Their opponents in turn failed miserably to explain why those tempted to vote for Sinn Fein should care about the fact that the party is still joined at the hip to the Provisional IRA.

Of course, they ought to care, but they don't, and that's probably not unconnected to the fact that the entire political project for the past 20 years since the Belfast Agreement has been to sell the idea that Sinn Fein in a government in Northern Ireland is a good and progressive and stabilising thing.

Everyone went along with that cunning plan, and yelled down anyone who dared disagree, and now they act surprised that it worked. Shouting "we meant up there, not down here" is a pretty feeble rearguard attempt to halt a bandwagon that they helped get rolling by mollycoddling republicans.

The nastiness of the Brexit debate, which was stoked by Taoiseach Leo Varadkar and large parts of the Irish media, also helped make Brit-bashing respectable again, so it did no harm at all to SF that they're better at it than anyone else.

As for Mary Lou, she's an impressive performer and seems to connect with ordinary people on the ground, and, once the sinister shadow of Gerry Adams no longer hung over the party, the pieces were all in place. The Sinn Fein team is articulate and well-groomed, and their concerns - housing, health, austerity - connect with cheesed off voters.

The most telling statistic yesterday was the finding that 63% of people don't feel personally any better off despite supposed improvements in the economy. What more warning was needed? It's worrying that Sinn Fein was the party to catch the wave of disaffection, but the Irish political establishment definitely had it coming.

Famously it's said that politicians campaign in poetry and govern in prose. Sinn Fein has the poetry part down to a fine art. Their handling of the prosaic duties of government has been less assured in Northern Ireland, and may hamper them when and if they finally get into coalition in Dublin, but for now it's possible for their voters to pretend that Sinn Fein has all the answers.

Whether their success really does mark a sea change in Irish politics remains to be seen. Those with longer memories will remember the so called "Spring tide" of 1992, when the Labour Party, led by Dick Spring, more than doubled its number of seats to 33. Labour surged again in 2011. Each time they fell back quickly, blamed as they were for going into coalition with a bigger party.

That could easily happen to Sinn Fein too.
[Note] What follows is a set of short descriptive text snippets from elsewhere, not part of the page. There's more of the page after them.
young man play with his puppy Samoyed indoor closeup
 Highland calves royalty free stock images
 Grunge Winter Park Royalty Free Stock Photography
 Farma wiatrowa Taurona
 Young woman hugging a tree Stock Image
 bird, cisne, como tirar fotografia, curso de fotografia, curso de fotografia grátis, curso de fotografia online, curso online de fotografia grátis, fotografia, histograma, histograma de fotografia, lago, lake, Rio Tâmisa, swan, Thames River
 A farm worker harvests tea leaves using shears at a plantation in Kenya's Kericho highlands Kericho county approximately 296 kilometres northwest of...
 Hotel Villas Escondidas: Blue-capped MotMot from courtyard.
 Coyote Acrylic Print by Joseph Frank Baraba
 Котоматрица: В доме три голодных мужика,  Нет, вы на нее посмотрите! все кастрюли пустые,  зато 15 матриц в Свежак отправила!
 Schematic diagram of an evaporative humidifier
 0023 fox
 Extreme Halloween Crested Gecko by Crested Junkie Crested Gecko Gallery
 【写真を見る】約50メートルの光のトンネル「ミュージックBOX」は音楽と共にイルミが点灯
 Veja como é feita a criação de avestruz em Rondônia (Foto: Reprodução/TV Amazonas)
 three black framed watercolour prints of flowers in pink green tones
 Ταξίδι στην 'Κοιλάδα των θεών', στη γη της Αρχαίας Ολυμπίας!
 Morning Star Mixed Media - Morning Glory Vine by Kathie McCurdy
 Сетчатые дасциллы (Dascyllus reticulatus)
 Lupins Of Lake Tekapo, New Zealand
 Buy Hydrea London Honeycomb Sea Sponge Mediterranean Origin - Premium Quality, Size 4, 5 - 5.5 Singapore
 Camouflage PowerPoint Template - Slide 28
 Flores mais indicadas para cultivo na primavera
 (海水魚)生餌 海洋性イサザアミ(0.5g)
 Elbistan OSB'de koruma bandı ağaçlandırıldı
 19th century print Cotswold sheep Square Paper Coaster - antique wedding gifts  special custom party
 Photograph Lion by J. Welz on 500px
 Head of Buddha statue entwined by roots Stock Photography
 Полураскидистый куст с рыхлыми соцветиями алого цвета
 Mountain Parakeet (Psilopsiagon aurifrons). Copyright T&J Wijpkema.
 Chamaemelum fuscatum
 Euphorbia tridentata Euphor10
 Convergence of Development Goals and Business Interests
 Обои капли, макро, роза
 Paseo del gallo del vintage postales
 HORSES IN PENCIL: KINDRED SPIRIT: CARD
They'll be aware of the danger, and may even be quietly relieved if Fine Gael and Fianna Fail stick to their pledge not to share power with Mary Lou. But what alternatives are there on these numbers?

Either their opponents do the unthinkable, or else stagnation beckons in the form of another confidence and supply agreement which would be a clear rejection of the voters. Stitching up a deal to keep Sinn Fein out after this result ushers in as many dangers as there are from letting them in. The backsliding to make it happen has already begun.

Whatever happens, it would be insanity to think the two Civil War parties will ever get back the dominance they once held. There's been talk of a left/right realignment of Irish politics for decades, and it never quite happens, but perhaps this time it will.

Mainstream politicians still seem unable to catch up with how the financial crash changed everything. All that's left is to decide how the pieces fall.

Sinn Fein would be equally naive to think, though, that this weekend's election helps the cause of Irish unity. The sight of their supporters singing Come Out Ye Black And Tans at the count centre in Dublin on Sunday will simply have confirmed the suspicions of even the most moderate unionists that they're not welcome down south and would be wise to steer clear of whatever it is that's now being beaten into shape in the forge of Irish politics.